Wheeling City Council To Hold Public Hearing on $12 Million Bond for Oglebay
Council Meetings Temporarily Moved to Second-Floor Courtroom

Bob Peckenpaugh, president and CEO of the Wheeling Park Commission, speaks during a celebration of renovations to Oglebay Park Resort’s Wilson Lodge in August 2024. (File Photo)
WHEELING — City officials in Wheeling will be meeting in a new location tonight for what promises to be the first of many sessions in a temporary space over the next few months.
Tonight’s meeting of Wheeling City Council will take place in the courtroom on the second floor of the City-County Building on Chapline Street downtown. The relocation of the city council meetings, as well as the temporary displacement of city and county offices located on the first floor of the building, is expected to last through the end of the year as major renovations in the facility continue.
Among the items on tap for tonight will be a public hearing on a bond issue for a $12 million Oglebay Park Improvement Bond.
The city is assisting the Wheeling Park Commission with the financing for planned improvements to Wilson Lodge, The Good Zoo and other areas of Oglebay.
Officials from the Wheeling Park Commission are expected to speak on the proposal during tonight’s public hearing. If approved, the revenue bonds will be repaid by the Wheeling Park Commission. The city is simply serving as a liaison to help the commission secure this financing for improvements at the park.
Following the public hearing on the matter at the beginning of tonight’s meeting, council is scheduled to hear a third and final reading on the ordinance for the Oglebay Park Improvement Revenue Bond and take a vote on the issue.

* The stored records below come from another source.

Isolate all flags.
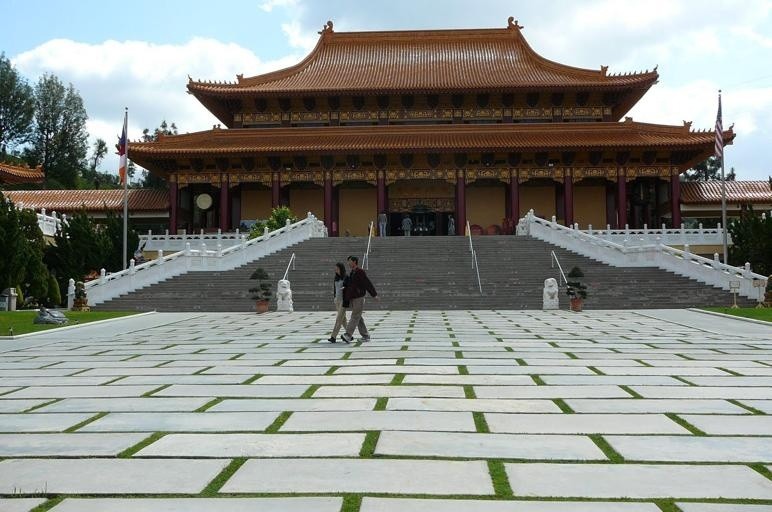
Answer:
[714,107,723,158]
[119,124,125,183]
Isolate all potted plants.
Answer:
[566,267,587,312]
[248,268,273,313]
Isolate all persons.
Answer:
[341,256,380,344]
[448,215,455,235]
[328,262,353,343]
[401,214,413,236]
[378,211,387,238]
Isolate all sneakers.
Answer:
[328,337,336,343]
[341,334,354,344]
[357,335,370,342]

Other unfinished business slated for tonight’s meeting include final readings and votes for several Community Development Block Grant allocations to local non-profit organizations.
A relatively light agenda of new legislation is scheduled to come before city council tonight. Only four new ordinances are slated for first readings.
Council will hear a first reading on an ordinance to spend $27,000 with Centrisys of Kenosha, Wisconsin, for the purchase of rental services for a centrifuge to be charged to the Water Pollution Control division. This has been a monthly rental charge that has been occurring for more than a year since the spring 2024 flood that damaged to the city’s Wastewater Treatment Plant. The city is moving forward with projects to repair the facility and bring tens of millions of dollars in additional improvements and needed updates to the plant.
A new ordinance is scheduled to be introduced tonight to spend $23,999 with Cast and Baker of Canonsburg, Pa., for paving of Duquesne Avenue. This project will be charged tot he Water Pollution Control and Water departments. Crews were scheduled to mill and pave the road today, and the work was expected to be completed in one day.
Two new traffic ordinances are also scheduled for first readings during tonight’s meeting. One ordinance would create a three-way stop intersection at Hawthorne Court and Emerson Road in Woodsdale. Another new ordinance would create a no parking zone on Fridays from 4 a.m. to 8 a.m. on the north end of Lane B, extending for 50 feet from Fifth Street going south in North Wheeling.
Tonight’s council meeting is scheduled to begin at 5:30 p.m. Prior to the council meeting, members of the Finance Committee of Council are slated to meet at 5:15 p.m. to review the city’s September financial report.